Dataset records:
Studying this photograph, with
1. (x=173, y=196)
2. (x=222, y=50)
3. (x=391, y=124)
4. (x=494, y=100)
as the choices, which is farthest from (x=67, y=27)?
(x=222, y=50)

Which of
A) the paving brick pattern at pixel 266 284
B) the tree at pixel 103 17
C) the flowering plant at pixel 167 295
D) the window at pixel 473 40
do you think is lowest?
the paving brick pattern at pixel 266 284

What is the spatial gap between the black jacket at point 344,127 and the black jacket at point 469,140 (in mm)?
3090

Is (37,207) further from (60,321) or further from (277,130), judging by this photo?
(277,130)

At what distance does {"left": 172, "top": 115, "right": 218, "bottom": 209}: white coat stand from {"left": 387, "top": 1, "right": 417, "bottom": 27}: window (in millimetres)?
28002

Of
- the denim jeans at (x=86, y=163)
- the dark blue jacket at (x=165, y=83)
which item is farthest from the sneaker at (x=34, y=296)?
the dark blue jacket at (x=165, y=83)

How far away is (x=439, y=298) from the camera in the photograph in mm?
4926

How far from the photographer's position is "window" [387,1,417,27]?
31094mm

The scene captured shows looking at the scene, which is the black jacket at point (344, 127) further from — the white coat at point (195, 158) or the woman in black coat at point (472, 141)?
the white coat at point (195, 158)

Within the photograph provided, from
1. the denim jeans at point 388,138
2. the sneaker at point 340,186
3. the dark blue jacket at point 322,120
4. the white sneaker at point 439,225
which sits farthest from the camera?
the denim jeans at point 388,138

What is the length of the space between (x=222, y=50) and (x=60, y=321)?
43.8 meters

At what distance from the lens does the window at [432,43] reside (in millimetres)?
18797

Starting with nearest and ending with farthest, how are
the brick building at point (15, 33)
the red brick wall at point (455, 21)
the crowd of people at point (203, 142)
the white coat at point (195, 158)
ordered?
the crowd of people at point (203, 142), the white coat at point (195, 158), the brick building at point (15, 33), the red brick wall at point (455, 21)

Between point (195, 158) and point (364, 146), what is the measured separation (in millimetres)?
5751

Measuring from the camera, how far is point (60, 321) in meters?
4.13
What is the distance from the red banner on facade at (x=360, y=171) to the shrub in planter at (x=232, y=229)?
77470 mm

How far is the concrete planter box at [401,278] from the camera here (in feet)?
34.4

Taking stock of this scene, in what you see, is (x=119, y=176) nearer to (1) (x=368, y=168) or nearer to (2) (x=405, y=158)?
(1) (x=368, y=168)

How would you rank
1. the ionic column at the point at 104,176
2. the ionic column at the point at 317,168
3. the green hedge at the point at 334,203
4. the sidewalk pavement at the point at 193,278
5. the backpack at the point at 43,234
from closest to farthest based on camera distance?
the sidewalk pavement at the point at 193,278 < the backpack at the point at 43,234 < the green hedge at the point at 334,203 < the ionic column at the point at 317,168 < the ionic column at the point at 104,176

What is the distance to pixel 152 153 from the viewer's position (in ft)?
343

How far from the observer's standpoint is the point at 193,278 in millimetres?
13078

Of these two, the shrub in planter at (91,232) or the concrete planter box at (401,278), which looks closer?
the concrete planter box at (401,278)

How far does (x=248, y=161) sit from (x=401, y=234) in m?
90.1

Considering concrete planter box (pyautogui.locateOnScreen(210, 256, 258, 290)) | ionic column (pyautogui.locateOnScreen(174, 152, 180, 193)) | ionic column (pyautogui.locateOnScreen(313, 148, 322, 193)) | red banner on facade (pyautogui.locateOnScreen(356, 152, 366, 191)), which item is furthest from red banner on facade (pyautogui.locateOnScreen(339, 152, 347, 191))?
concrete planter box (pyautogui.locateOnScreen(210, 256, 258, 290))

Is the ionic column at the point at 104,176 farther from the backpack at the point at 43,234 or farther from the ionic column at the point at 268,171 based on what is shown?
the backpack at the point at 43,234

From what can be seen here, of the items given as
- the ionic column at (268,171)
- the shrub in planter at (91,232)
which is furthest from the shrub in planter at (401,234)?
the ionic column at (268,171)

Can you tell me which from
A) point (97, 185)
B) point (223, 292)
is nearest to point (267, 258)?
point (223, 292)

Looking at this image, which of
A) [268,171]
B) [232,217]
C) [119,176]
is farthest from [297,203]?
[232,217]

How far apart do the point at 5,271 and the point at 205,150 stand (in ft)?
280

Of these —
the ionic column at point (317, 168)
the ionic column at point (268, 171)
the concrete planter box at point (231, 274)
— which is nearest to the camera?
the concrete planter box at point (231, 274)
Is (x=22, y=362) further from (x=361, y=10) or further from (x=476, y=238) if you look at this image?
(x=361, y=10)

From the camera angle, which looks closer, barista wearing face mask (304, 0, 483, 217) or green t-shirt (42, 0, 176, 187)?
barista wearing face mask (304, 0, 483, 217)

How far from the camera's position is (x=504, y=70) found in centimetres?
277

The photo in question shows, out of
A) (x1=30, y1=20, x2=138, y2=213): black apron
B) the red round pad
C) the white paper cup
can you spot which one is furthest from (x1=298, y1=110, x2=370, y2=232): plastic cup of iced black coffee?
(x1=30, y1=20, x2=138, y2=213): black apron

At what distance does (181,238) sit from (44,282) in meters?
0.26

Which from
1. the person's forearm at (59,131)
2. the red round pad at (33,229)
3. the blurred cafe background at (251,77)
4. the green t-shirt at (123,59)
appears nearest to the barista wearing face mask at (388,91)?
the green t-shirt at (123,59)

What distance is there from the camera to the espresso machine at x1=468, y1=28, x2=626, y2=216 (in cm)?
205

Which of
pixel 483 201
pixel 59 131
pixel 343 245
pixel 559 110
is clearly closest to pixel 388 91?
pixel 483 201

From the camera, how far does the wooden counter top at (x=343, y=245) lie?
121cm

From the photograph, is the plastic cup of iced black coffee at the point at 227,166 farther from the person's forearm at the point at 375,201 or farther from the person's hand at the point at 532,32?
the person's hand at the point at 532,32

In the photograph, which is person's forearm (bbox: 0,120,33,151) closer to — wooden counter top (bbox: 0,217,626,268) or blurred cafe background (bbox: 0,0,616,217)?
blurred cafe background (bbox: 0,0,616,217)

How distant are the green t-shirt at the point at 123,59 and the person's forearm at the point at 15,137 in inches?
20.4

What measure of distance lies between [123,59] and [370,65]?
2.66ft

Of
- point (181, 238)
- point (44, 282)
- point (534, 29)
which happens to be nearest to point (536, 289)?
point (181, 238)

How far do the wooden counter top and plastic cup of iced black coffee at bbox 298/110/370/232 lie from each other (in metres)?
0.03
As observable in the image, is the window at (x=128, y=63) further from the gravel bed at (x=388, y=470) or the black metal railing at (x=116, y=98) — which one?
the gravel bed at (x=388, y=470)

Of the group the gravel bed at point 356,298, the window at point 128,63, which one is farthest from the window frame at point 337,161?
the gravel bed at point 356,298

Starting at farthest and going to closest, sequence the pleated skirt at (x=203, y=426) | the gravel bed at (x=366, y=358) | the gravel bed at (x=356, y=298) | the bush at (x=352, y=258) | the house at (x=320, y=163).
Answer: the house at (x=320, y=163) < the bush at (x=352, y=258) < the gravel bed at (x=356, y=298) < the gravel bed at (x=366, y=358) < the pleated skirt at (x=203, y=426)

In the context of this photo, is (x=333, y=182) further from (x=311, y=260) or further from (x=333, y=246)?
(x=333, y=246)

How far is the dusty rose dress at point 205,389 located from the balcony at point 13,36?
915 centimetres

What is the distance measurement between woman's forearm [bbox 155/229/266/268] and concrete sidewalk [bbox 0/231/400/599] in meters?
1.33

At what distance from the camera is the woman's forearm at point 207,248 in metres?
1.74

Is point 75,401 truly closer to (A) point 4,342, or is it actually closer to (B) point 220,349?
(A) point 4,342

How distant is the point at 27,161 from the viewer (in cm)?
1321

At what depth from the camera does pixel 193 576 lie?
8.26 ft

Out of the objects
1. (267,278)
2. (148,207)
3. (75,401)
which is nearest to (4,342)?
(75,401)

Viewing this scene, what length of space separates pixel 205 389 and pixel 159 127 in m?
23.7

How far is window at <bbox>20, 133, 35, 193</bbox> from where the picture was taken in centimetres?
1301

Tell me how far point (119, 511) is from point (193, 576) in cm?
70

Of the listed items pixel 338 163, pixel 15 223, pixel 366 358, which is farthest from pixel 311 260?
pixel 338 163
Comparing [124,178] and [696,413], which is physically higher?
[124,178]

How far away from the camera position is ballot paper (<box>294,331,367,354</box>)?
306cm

--- GOAL ---
Turn the part of the listing that runs from the line containing "How far away from" through the end of the listing into a Markdown table with the columns Row and Line text, skipping blank lines.

--- FULL RESPONSE ---
| Row | Line text |
|---|---|
| 1 | How far away from the camera position is ballot paper (<box>294,331,367,354</box>)? |
| 2 | 306cm |